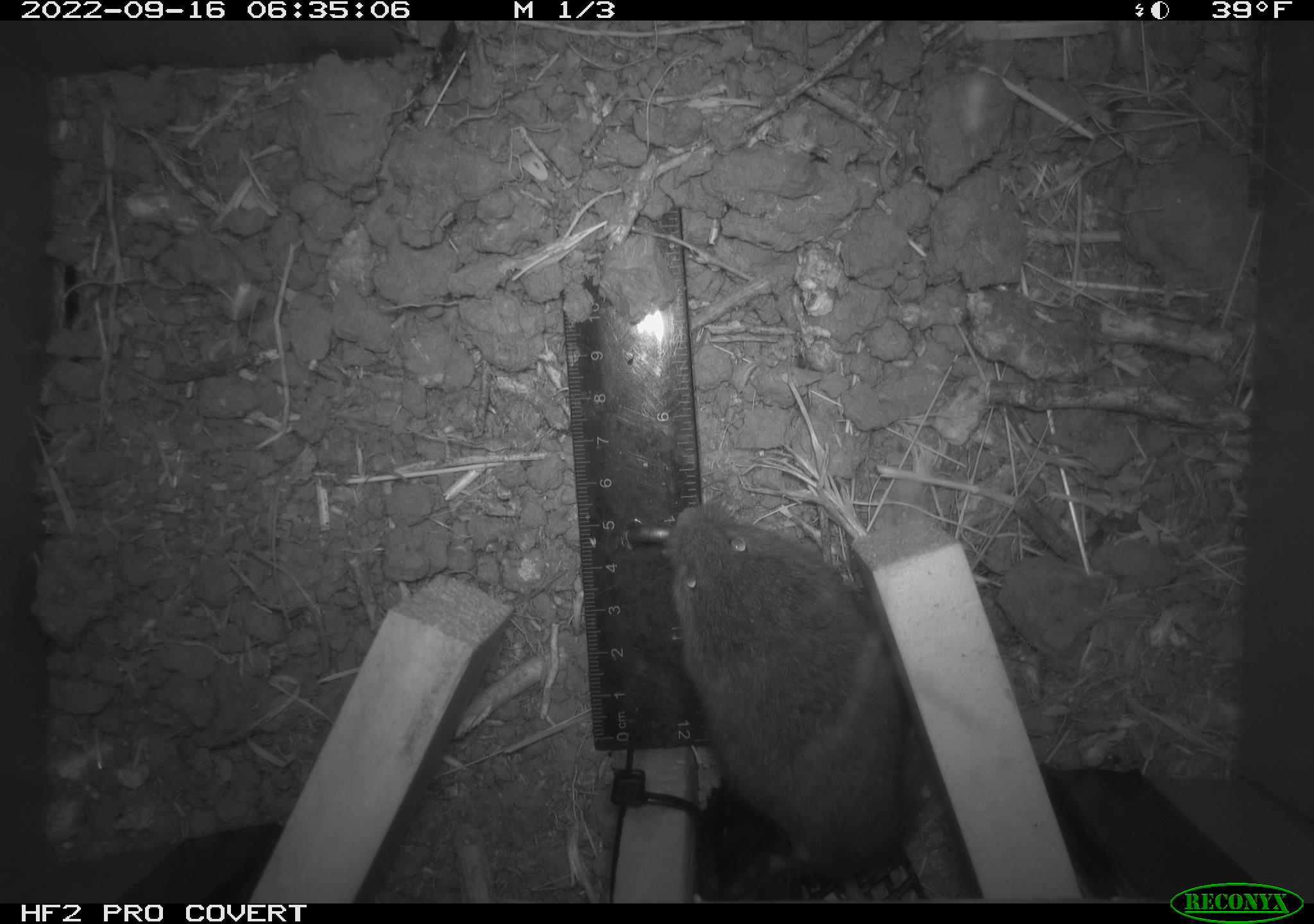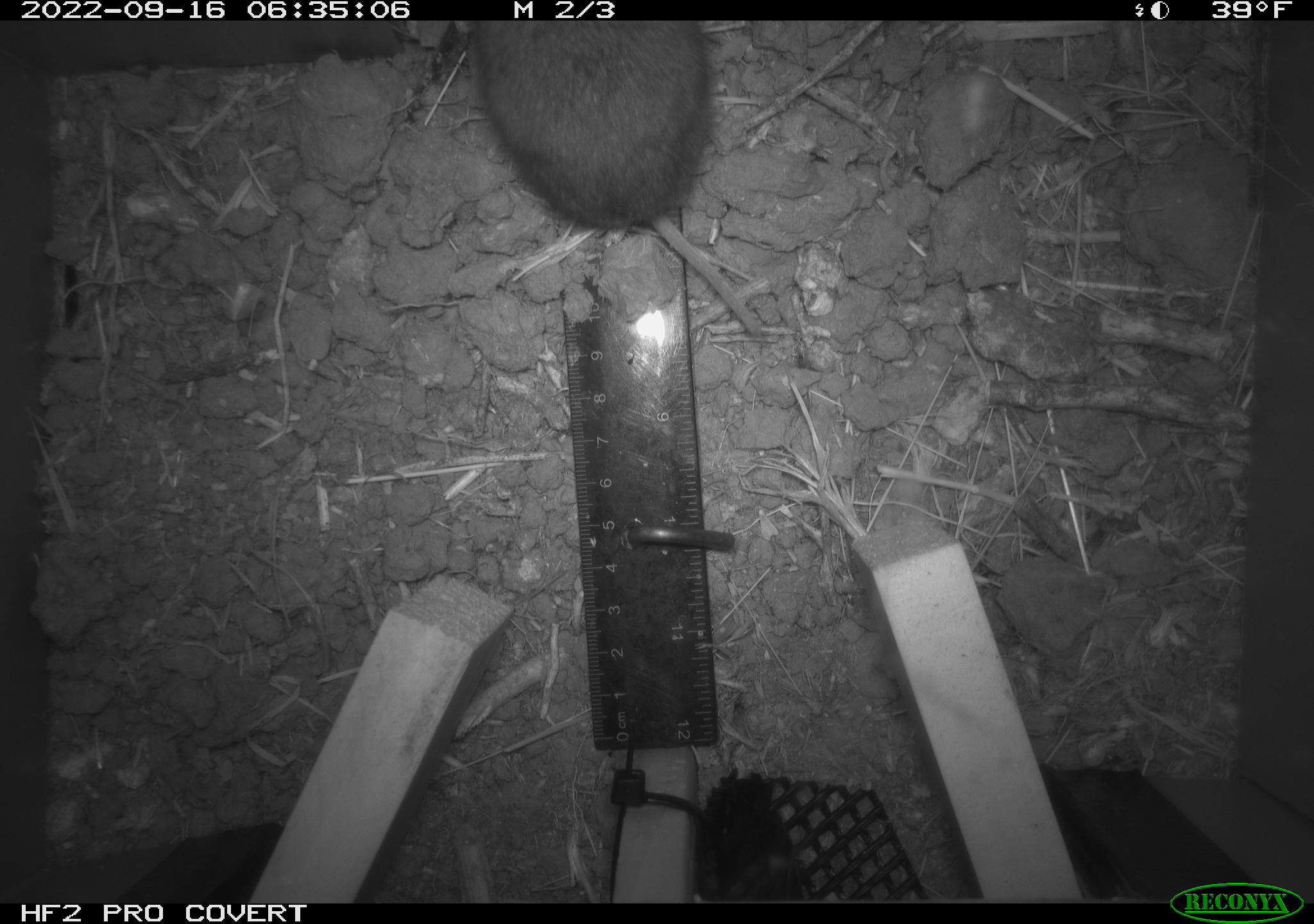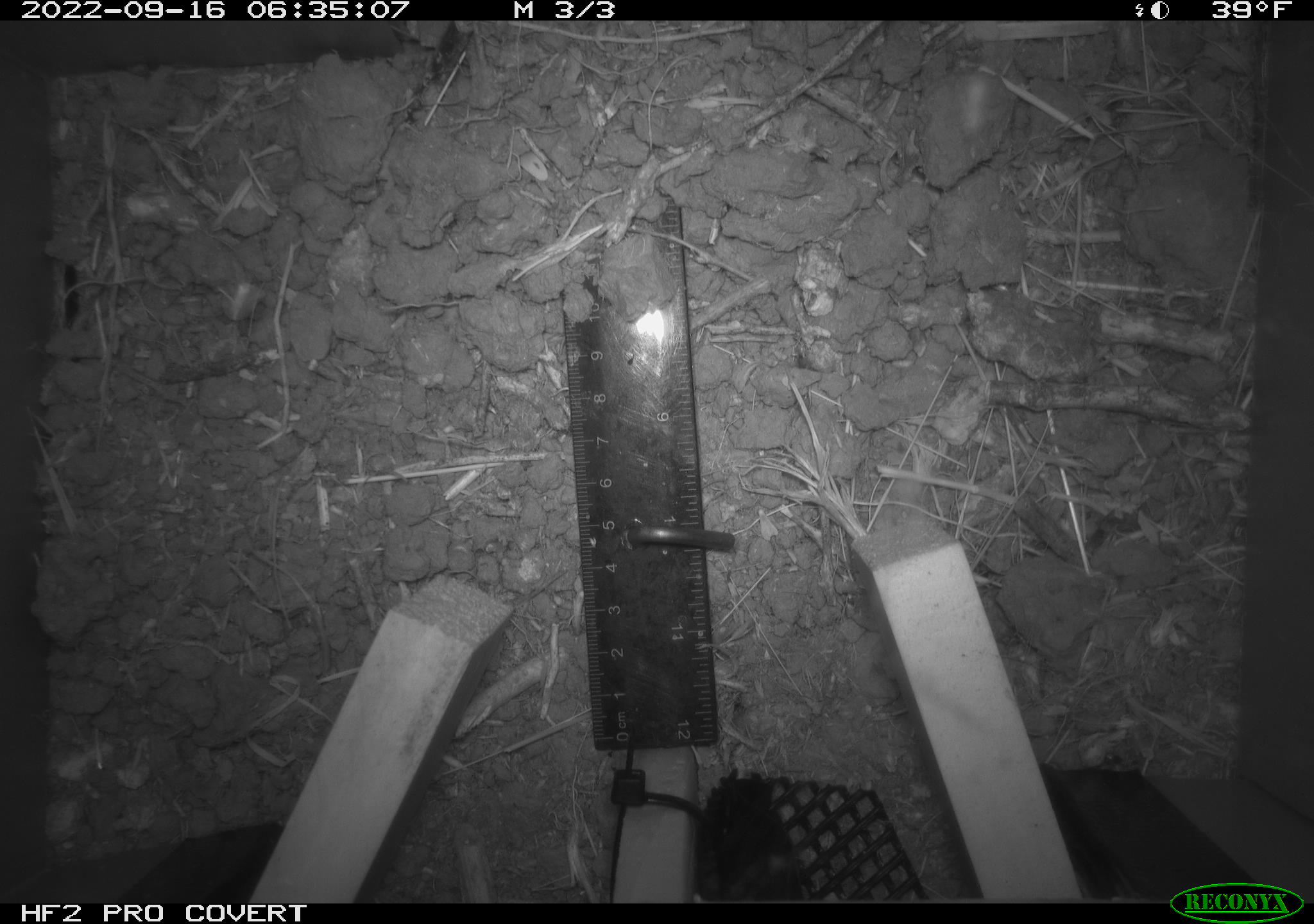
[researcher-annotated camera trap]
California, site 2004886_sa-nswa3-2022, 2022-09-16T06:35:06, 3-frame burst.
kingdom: Animalia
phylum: Chordata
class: Mammalia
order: Rodentia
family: Cricetidae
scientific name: Cricetidae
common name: hamsters, voles, lemmings, and allies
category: cricetidae family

....................

The line containing "common name: hamsters, voles, lemmings, and" marks the end: retype every line from the first one in the listing up to and including it, without pictures.

[researcher-annotated camera trap]
California, site 2004886_sa-nswa3-2022, 2022-09-16T06:35:06, 3-frame burst.
kingdom: Animalia
phylum: Chordata
class: Mammalia
order: Rodentia
family: Cricetidae
scientific name: Cricetidae
common name: hamsters, voles, lemmings, and allies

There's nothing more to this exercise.